DIET COKE AND NUTCRACKERS
There is a very good reason why you should not put a fresh Diet Coke down next to a supposedly empty can of the stuff and I was just reminded of it. Yuck. Sometimes I will pour a wee bit of the real thing into the can to give it a boost and someone else will confuse my can with his and take a gulp and then - after a series of tongue gestures - cry out about the presence of Coke in a Diet Coke can. Like that bothers me. It should be a lesson to them in this age of terrorist threats . . . next time it may be Pepsi.I don't know why I am up now. Well, yes, of course I do: I am restless and can't sleep anymore and my attempts to daydream myself into real dreaming failed. So, here I sit, having checked the CNN news site and read Jon Stewart's address at William and Mary when he received an honorary doctorate. Really, I just read it. Cameron asked me a question about Stewart yesterday and when I googled him this morning, I wound up on the speech page; read the whole thing and it was okay, well pretty good.

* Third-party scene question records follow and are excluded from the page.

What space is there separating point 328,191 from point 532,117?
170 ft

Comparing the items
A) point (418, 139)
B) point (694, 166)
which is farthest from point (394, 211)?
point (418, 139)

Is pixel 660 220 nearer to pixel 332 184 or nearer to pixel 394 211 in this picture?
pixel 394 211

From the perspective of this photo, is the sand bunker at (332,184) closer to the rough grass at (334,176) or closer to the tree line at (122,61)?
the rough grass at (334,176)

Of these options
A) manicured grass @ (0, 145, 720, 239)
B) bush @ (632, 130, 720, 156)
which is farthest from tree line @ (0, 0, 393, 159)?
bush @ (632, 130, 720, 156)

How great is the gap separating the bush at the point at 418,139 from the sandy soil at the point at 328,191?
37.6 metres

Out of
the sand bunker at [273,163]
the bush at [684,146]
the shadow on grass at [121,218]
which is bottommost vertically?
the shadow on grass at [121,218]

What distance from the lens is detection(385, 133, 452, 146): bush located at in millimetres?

Oh, I just noticed my right palm: it has my name written on it in black marker - fine point. Summer and I were giving all the nutcrackers names yesterday, writing them on the bottom of their little feet, and in an odd moment wrote our names on our hands. We have a lot of nutcrackers and yesterday we made but a dent, so we have work before us, dealing with the identity crises of all the guys. She thinks the names we handed out yesterday were old-fashioned - Max and Axel (twins), Randolph, Phillip and so forth - although we do have a Bob, named after Bill Murray tied on the mast in one of our favorite movies. We are going to do the next round in a more modern mood, so we will probably have Austin and Justin and Jason and Cody and Josh.